▶ **指示**:
「By looking at」を含む行からデータの末尾までを、両端を含めてそのまま再掲すること。画像は除くこと。

シーンに基づく空間についての質問:
.....
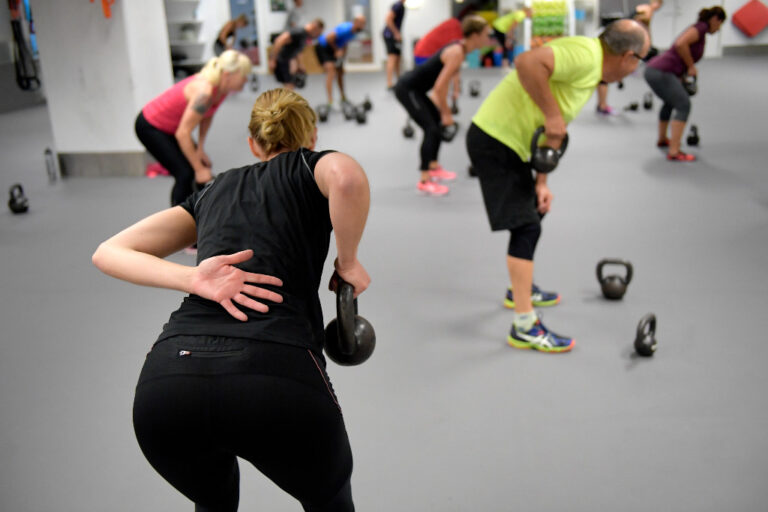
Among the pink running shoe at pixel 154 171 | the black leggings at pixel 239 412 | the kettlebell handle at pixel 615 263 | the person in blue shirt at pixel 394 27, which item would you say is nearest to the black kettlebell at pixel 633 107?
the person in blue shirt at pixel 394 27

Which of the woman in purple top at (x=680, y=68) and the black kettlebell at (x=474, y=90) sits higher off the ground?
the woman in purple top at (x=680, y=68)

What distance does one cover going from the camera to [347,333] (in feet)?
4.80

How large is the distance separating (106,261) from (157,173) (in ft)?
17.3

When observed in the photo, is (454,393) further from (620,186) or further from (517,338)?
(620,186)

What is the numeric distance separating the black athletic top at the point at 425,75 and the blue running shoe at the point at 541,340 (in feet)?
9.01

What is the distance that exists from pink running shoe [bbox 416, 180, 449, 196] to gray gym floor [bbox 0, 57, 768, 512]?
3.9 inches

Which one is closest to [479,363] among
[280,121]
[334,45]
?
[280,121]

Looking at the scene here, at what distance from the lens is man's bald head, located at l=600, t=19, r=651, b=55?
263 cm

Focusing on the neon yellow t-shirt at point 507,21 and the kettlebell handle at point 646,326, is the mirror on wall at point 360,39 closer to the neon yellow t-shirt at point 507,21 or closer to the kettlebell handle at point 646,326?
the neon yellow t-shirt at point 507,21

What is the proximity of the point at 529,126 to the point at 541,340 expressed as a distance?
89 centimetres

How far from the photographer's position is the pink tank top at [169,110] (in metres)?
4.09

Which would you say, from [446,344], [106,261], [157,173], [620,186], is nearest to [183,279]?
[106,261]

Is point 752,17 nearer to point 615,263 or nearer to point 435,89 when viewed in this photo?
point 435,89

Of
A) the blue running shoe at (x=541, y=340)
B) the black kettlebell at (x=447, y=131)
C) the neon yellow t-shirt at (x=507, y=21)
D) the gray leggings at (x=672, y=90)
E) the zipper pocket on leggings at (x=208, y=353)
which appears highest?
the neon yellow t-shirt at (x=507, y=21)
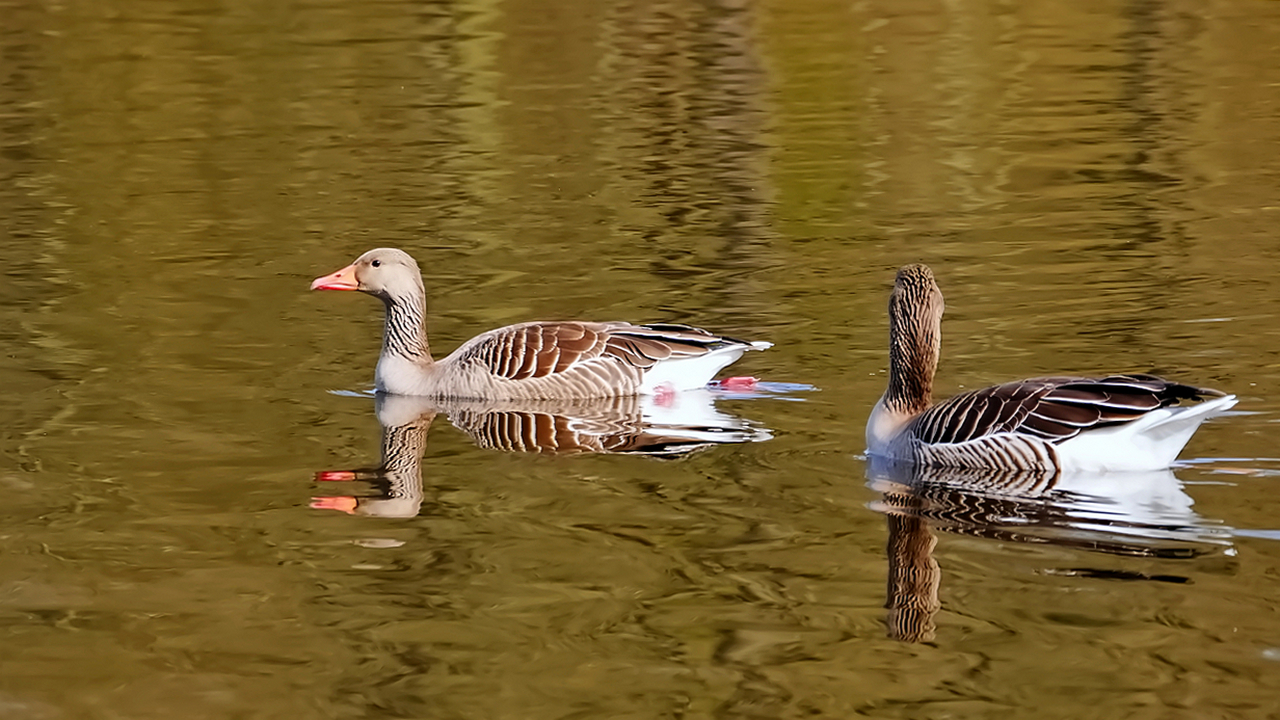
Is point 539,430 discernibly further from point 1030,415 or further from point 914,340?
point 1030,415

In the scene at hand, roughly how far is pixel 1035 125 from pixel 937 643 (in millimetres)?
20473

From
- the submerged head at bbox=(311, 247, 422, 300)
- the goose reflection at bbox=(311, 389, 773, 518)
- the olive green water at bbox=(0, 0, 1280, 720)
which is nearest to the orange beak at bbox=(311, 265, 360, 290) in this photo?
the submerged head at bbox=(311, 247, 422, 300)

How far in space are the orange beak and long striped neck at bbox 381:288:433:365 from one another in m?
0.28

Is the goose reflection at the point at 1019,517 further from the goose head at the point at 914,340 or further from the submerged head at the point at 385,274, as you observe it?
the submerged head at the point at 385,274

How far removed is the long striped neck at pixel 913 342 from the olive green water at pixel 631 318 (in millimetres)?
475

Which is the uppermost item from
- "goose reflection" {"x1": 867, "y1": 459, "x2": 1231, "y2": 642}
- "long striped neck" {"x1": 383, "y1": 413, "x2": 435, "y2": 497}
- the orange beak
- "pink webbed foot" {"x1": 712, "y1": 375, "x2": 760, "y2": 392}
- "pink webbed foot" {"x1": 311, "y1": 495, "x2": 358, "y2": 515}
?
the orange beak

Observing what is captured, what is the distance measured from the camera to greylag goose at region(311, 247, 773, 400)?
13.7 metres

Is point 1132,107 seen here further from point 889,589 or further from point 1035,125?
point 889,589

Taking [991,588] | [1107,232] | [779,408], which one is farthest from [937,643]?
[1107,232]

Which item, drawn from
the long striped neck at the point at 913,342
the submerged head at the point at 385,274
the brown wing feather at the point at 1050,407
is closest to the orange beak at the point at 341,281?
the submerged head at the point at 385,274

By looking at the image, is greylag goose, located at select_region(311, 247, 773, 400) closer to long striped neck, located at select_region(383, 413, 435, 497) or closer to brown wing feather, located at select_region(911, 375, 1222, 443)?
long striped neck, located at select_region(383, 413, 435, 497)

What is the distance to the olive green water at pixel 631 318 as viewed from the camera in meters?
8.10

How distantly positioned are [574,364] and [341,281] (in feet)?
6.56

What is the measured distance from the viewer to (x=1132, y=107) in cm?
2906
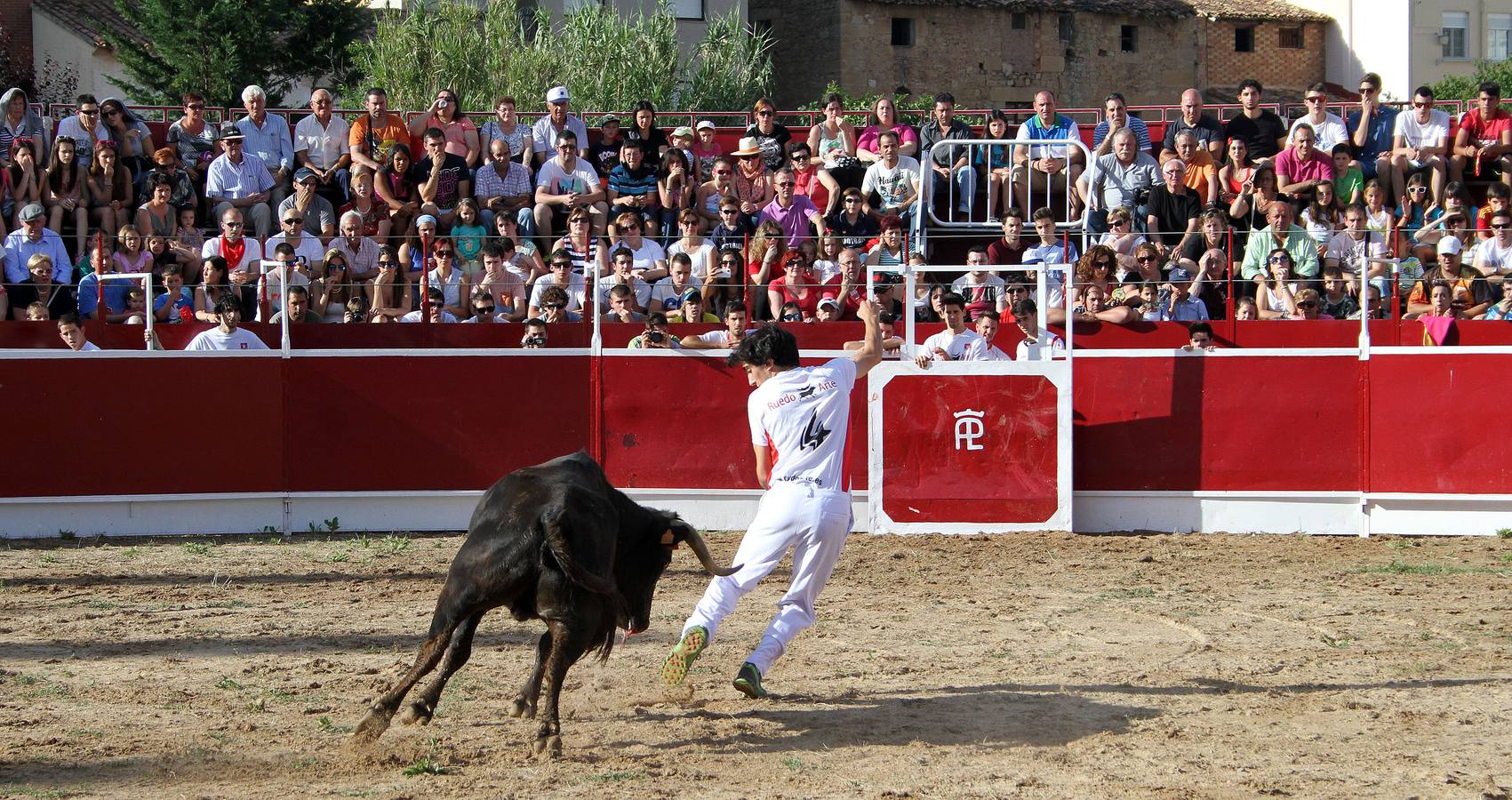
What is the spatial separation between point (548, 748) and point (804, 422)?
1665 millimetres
.....
▶ **期待される出力**:
By looking at the image, is greylag goose, located at select_region(311, 247, 773, 400) closer to long striped neck, located at select_region(383, 413, 435, 497) or closer to brown wing feather, located at select_region(911, 375, 1222, 443)?
long striped neck, located at select_region(383, 413, 435, 497)

What is the distance to the olive green water at pixel 631 318 as viewed from the camera in meters?
8.10

How distantly positioned are [574,364] and [341,281] (in feet)?
6.56

What is the measured distance from the viewer to (x=1132, y=107) in cm?
2906
What is the spatial separation between point (548, 748) and point (804, 422)?
1665 millimetres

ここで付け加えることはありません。